### What the exercise asks:
Return every item below word for word, without changing anything.

-- Source records start --

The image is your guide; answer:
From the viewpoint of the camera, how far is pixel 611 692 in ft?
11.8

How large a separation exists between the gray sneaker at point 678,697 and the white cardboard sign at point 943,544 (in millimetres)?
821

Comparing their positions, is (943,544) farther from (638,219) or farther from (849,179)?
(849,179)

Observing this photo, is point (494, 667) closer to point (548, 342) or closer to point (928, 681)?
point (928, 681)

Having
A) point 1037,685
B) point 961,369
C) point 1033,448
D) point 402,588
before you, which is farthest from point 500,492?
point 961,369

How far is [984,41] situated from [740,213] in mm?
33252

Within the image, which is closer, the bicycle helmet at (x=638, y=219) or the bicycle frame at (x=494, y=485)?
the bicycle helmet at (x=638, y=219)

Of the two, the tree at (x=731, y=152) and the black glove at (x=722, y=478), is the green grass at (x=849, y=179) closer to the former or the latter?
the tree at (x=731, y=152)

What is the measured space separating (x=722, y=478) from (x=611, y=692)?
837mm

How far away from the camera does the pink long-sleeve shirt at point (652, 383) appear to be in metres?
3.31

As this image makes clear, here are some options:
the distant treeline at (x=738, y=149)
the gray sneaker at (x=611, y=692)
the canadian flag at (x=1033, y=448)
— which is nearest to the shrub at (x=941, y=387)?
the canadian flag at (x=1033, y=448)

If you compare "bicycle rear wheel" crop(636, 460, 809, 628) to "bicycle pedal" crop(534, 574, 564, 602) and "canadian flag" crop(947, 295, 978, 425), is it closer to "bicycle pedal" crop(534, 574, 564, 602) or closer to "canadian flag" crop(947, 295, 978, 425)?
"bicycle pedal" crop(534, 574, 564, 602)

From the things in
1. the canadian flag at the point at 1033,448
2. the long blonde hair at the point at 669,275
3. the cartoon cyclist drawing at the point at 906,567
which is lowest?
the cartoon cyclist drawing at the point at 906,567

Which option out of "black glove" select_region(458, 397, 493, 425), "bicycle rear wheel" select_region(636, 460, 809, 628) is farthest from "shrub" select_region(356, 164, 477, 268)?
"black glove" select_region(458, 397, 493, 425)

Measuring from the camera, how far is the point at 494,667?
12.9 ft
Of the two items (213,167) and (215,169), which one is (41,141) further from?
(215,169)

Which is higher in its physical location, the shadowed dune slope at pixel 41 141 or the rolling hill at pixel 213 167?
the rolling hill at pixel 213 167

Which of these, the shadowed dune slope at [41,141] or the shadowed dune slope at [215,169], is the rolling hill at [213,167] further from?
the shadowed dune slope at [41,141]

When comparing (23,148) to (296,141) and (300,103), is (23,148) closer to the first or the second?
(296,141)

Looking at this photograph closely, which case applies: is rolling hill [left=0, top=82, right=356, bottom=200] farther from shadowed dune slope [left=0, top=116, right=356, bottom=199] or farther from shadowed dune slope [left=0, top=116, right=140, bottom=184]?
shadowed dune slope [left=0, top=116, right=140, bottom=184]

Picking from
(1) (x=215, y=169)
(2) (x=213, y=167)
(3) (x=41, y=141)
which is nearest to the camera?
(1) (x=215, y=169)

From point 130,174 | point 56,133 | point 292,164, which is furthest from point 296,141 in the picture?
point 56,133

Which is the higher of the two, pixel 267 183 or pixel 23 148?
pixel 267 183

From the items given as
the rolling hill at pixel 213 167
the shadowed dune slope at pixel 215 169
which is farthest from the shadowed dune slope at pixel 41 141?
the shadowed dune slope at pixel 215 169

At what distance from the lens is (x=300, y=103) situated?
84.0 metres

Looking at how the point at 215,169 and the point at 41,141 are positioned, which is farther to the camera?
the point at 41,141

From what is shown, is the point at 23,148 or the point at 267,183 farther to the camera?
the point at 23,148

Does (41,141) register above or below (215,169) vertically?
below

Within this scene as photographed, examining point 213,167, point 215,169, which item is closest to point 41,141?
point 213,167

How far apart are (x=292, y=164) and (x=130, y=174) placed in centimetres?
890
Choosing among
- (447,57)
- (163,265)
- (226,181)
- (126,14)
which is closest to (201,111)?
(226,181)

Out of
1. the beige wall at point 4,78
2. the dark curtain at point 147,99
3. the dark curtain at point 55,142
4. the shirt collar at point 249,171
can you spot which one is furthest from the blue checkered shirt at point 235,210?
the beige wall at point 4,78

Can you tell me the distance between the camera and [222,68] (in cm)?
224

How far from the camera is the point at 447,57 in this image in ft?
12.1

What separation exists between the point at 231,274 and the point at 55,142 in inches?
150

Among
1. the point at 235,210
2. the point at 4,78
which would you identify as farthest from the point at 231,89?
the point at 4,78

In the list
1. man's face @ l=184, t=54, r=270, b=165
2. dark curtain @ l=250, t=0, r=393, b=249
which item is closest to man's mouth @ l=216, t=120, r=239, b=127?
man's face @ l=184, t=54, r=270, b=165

-- Source records end --

### The answer:
The image is your guide; answer:
From the viewpoint of the camera, how far is pixel 611 692 in ft?
11.8

How large a separation exists between the gray sneaker at point 678,697 and the white cardboard sign at point 943,544 (in millimetres)?
821

Comparing their positions, is (943,544) farther from (638,219) or farther from (849,179)?
(849,179)

Observing this photo, is point (494, 667) closer to point (548, 342) or closer to point (928, 681)?
point (928, 681)

Having
A) point 1037,685
B) point 961,369
C) point 1033,448
D) point 402,588
before you, which is farthest from point 500,492?
point 961,369

How far is [984,41] situated from [740,213] in mm?
33252

Within the image, which is closer, the bicycle helmet at (x=638, y=219) or the bicycle frame at (x=494, y=485)?
the bicycle helmet at (x=638, y=219)

Of the two, the tree at (x=731, y=152) and the black glove at (x=722, y=478), is the green grass at (x=849, y=179) closer to the former or the latter?
the tree at (x=731, y=152)

What is the measured space separating (x=722, y=478) from (x=611, y=692)?
837mm

How far away from the camera does the pink long-sleeve shirt at point (652, 383) appear to be in metres?
3.31

As this image makes clear, here are some options:
the distant treeline at (x=738, y=149)
the gray sneaker at (x=611, y=692)
the canadian flag at (x=1033, y=448)
— which is nearest to the shrub at (x=941, y=387)?
the canadian flag at (x=1033, y=448)

If you compare "bicycle rear wheel" crop(636, 460, 809, 628) to "bicycle pedal" crop(534, 574, 564, 602) and "canadian flag" crop(947, 295, 978, 425), is it closer to "bicycle pedal" crop(534, 574, 564, 602) or closer to "canadian flag" crop(947, 295, 978, 425)?
"bicycle pedal" crop(534, 574, 564, 602)

From the things in
1. the canadian flag at the point at 1033,448
2. the long blonde hair at the point at 669,275
3. the cartoon cyclist drawing at the point at 906,567
which is lowest?
the cartoon cyclist drawing at the point at 906,567

Which option out of "black glove" select_region(458, 397, 493, 425), "bicycle rear wheel" select_region(636, 460, 809, 628) is farthest from "shrub" select_region(356, 164, 477, 268)?
"black glove" select_region(458, 397, 493, 425)

Measuring from the camera, how far is the point at 494,667?
12.9 ft
Of the two items (213,167) and (215,169), which one is (41,141) further from?
(215,169)

Which is higher in its physical location, the shadowed dune slope at pixel 41 141 or the rolling hill at pixel 213 167?
the rolling hill at pixel 213 167

Which of these, the shadowed dune slope at [41,141] or the shadowed dune slope at [215,169], is the rolling hill at [213,167] further from?
the shadowed dune slope at [41,141]

When comparing (23,148) to (296,141) and (300,103), is (23,148) closer to the first or the second?
(296,141)

Looking at this photograph closely, which case applies: is rolling hill [left=0, top=82, right=356, bottom=200] farther from shadowed dune slope [left=0, top=116, right=356, bottom=199] or farther from shadowed dune slope [left=0, top=116, right=140, bottom=184]?
shadowed dune slope [left=0, top=116, right=140, bottom=184]

Picking from
(1) (x=215, y=169)
(2) (x=213, y=167)
(3) (x=41, y=141)
which is nearest to the camera?
(1) (x=215, y=169)

From point 130,174 | point 56,133 | point 292,164, which is furthest from point 296,141 in the picture?
point 56,133

Which is the higher of the two, pixel 267 183 or pixel 23 148?
pixel 267 183

From the items given as
the rolling hill at pixel 213 167
the shadowed dune slope at pixel 215 169
which is farthest from the shadowed dune slope at pixel 41 141?
the shadowed dune slope at pixel 215 169

At what distance from the lens is (x=300, y=103) situated?
84.0 metres

Looking at how the point at 215,169 and the point at 41,141 are positioned, which is farther to the camera?
the point at 41,141

From what is shown, is the point at 23,148 or the point at 267,183 farther to the camera?
the point at 23,148

Does (41,141) register above or below (215,169) vertically?
below

Within this scene as photographed, examining point 213,167, point 215,169, which item is closest to point 41,141?
point 213,167

How far apart are (x=292, y=164) and (x=130, y=174) placed in centimetres?
890
Choosing among
- (447,57)
- (163,265)
- (226,181)
- (126,14)
which is closest to (201,111)?
(226,181)

Out of
1. the beige wall at point 4,78
2. the dark curtain at point 147,99
3. the dark curtain at point 55,142
4. the shirt collar at point 249,171
can you spot which one is furthest from the blue checkered shirt at point 235,210?
the beige wall at point 4,78

Can you tell me the distance between the camera and [222,68] (in cm)?
224

How far from the camera is the point at 447,57 in this image in ft?
12.1

What separation exists between the point at 231,274 and the point at 55,142 in inches?
150

Among
1. the point at 235,210
2. the point at 4,78
which would you identify as farthest from the point at 231,89?
the point at 4,78

In the list
1. man's face @ l=184, t=54, r=270, b=165
2. dark curtain @ l=250, t=0, r=393, b=249
which item is closest to man's mouth @ l=216, t=120, r=239, b=127?
man's face @ l=184, t=54, r=270, b=165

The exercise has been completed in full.